SELECTED EXTRACT
>>>>>
Assessing short-term economic developments in times of COVID-19

Prepared by Niccolò Battistini, Gabe de Bondt, Roberto A. De Santis and Lorena Saiz

Published as part of the ECB Economic Bulletin, Issue 8/2020.

The sudden and deep recession triggered by the outbreak of the coronavirus (COVID-19) has warranted adjusting the standard tools used for forecasting euro area real GDP growth in real time. The severe economic consequences of COVID-19 have played havoc with established statistical and economic relationships.[1] Hence, standard short-term forecasting models have been able to capture neither the extent of the contraction observed in the first two quarters of 2020 – with quarter-on-quarter declines of 3.7% and 11.7% in the first and the second quarters, respectively – nor the rebound in the third quarter – with an increase of 12.5%. These exceptional dynamics have required an update of the set of tools typically used to forecast euro area real GDP growth in real time. This box describes four approaches developed by ECB staff to account for the specific characteristics and implications of the COVID-19 pandemic.

The first approach exploits the information content of the different containment measures implemented across countries. A simple methodology assesses the economic impact of the restrictions on people’s behaviour imposed in several countries to contain the pandemic.[2] A pooled panel regression, the so-called “pandemic cross-country model”, gauges the relationship between containment measures, as measured by the Oxford Stringency Index (OSI), and real GDP.[3] Based on data for the first three quarters of 2020 across all euro area countries, a linear model seems to fit reasonably well the cross-country heterogeneity in the relationship between real GDP and the OSI (see Chart A). Real-time estimates of the pandemic cross-country model indicated a quarterly contraction in euro area real GDP of 7.9% in the second quarter and a pick-up of 6.3% in the third quarter of 2020 (see Chart B).

Chart A

Real GDP and Oxford Stringency Index across euro area countries in 2020

(x-axis: index, Q4 2019 real GDP = 100; y-axis: index, max. = 100)

Sources: Eurostat, Hale et al. (2020), ECB staff calculations.
Notes: The line in the chart indicates the linear trend (i.e. the fitted values) of the pooled panel regression based on data for the 19 euro area countries in the first three quarters of the year. The slope coefficient provides the estimated elasticity of the OSI on real GDP.
<<<<<
LISTED ENTRIES
>>>>>
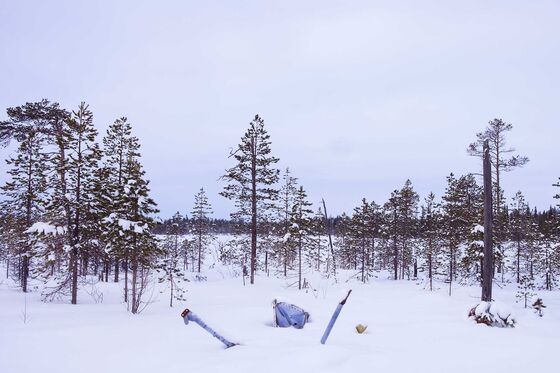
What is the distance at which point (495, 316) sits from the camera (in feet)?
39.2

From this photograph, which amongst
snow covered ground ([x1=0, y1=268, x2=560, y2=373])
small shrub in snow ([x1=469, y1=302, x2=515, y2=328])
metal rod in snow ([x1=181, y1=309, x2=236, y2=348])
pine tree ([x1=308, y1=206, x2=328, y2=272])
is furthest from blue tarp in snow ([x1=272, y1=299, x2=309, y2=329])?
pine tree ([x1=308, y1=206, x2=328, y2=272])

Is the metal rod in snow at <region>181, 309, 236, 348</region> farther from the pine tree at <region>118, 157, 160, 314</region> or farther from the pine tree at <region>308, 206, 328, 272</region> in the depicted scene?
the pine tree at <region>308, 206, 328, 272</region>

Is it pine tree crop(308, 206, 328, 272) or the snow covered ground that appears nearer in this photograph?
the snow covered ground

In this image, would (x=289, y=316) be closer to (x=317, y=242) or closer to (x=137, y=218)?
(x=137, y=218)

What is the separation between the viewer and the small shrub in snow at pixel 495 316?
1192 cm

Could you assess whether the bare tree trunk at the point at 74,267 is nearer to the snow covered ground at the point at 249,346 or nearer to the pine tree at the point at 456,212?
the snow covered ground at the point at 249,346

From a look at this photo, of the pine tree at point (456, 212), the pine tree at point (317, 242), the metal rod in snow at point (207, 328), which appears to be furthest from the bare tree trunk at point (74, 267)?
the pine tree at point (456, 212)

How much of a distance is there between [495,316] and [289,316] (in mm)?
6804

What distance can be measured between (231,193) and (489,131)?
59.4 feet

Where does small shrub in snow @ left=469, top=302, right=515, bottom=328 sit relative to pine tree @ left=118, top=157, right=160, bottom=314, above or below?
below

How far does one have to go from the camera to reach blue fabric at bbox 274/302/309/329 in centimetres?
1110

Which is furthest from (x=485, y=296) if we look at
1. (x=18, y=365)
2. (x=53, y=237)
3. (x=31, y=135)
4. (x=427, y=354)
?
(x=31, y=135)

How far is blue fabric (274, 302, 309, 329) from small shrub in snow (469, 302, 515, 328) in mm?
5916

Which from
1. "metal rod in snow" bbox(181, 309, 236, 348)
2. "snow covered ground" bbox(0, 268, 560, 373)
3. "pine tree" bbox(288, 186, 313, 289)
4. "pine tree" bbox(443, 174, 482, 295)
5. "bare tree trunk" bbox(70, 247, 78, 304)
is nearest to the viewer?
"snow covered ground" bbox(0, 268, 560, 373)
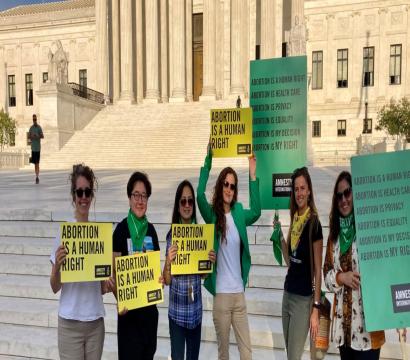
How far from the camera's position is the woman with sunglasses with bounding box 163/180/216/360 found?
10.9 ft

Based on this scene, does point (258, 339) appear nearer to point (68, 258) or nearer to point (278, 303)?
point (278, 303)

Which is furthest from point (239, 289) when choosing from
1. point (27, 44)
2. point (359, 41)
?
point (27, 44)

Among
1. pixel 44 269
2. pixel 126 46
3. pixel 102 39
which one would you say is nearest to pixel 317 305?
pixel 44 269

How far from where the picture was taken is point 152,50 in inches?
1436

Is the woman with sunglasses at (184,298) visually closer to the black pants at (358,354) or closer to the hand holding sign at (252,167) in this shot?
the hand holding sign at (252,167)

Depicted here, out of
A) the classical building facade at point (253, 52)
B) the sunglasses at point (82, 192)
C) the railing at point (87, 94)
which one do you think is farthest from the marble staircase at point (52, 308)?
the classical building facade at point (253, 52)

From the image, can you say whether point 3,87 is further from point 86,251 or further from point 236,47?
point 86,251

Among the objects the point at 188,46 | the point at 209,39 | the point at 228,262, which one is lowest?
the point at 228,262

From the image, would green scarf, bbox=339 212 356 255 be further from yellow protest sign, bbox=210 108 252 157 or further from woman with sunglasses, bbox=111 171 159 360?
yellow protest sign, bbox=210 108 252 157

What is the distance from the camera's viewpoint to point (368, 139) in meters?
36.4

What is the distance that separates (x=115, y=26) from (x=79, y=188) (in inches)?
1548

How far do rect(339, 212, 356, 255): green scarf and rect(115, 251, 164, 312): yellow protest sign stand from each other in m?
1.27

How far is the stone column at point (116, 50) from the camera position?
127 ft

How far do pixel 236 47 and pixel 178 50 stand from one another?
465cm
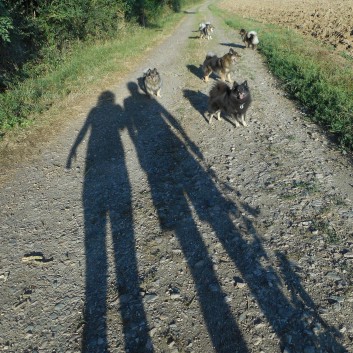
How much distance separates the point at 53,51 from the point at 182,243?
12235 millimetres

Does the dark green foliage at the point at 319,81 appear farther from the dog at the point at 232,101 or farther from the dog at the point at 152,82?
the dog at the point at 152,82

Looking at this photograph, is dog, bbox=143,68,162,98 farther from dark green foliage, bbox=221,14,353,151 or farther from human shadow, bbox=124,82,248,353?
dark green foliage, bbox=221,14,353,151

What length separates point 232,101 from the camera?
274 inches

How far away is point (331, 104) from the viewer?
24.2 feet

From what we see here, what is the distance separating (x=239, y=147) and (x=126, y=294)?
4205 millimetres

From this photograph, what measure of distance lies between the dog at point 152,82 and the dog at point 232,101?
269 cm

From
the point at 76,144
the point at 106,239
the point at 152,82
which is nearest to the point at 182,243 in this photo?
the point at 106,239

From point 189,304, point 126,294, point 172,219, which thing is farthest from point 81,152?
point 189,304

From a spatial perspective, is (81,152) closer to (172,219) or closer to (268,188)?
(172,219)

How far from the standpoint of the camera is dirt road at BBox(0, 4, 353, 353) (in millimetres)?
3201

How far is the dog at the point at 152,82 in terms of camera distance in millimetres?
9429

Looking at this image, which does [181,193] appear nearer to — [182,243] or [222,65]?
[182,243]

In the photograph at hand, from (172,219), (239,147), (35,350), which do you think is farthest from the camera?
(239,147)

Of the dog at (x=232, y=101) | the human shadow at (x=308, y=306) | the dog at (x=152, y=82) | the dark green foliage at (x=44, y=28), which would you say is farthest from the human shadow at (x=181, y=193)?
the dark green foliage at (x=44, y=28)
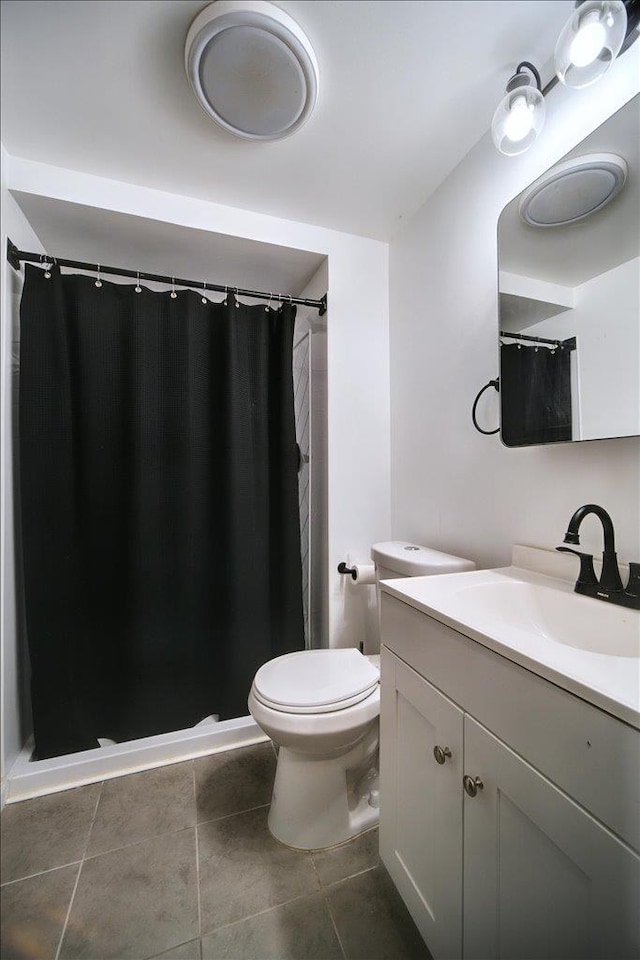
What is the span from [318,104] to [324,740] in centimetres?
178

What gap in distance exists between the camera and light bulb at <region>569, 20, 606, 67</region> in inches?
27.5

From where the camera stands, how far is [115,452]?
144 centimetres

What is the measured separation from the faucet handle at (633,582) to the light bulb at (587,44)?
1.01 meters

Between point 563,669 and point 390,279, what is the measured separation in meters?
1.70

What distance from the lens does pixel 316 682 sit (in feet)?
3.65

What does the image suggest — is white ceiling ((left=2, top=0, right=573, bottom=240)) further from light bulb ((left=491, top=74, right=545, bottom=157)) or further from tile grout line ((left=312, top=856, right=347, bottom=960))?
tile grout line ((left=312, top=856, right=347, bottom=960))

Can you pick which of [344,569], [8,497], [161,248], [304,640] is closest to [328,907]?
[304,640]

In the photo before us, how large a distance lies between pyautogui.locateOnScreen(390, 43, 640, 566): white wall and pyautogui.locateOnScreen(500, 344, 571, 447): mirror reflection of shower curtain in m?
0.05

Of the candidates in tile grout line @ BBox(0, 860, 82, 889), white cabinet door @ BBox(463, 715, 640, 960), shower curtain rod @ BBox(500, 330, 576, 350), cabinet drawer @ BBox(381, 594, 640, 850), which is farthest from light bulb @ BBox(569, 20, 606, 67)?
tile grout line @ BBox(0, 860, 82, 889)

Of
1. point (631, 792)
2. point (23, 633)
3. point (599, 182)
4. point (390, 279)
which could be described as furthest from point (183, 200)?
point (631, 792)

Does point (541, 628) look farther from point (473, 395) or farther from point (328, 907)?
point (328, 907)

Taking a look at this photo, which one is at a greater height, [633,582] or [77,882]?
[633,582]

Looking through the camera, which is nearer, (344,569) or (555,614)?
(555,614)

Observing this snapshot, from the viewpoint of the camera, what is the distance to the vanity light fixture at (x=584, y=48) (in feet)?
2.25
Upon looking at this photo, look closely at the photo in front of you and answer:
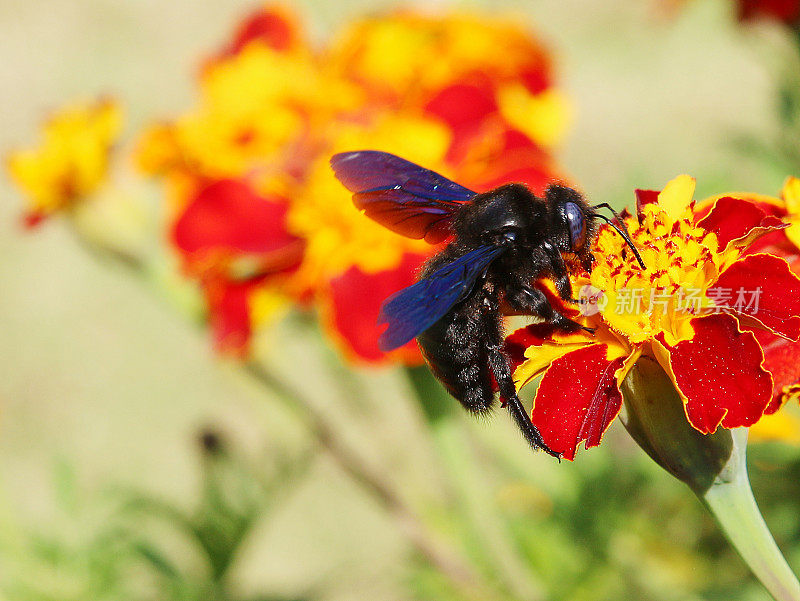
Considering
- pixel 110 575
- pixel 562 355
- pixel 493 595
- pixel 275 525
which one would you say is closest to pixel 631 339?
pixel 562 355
<<<<<
WHAT TO DO
Can you return the passage of the text on short-term economic developments during COVID-19 from "The first approach" to "(see Chart B).", word for word?

RESPONSE AREA
The first approach exploits the information content of the different containment measures implemented across countries. A simple methodology assesses the economic impact of the restrictions on people’s behaviour imposed in several countries to contain the pandemic.[2] A pooled panel regression, the so-called “pandemic cross-country model”, gauges the relationship between containment measures, as measured by the Oxford Stringency Index (OSI), and real GDP.[3] Based on data for the first three quarters of 2020 across all euro area countries, a linear model seems to fit reasonably well the cross-country heterogeneity in the relationship between real GDP and the OSI (see Chart A). Real-time estimates of the pandemic cross-country model indicated a quarterly contraction in euro area real GDP of 7.9% in the second quarter and a pick-up of 6.3% in the third quarter of 2020 (see Chart B).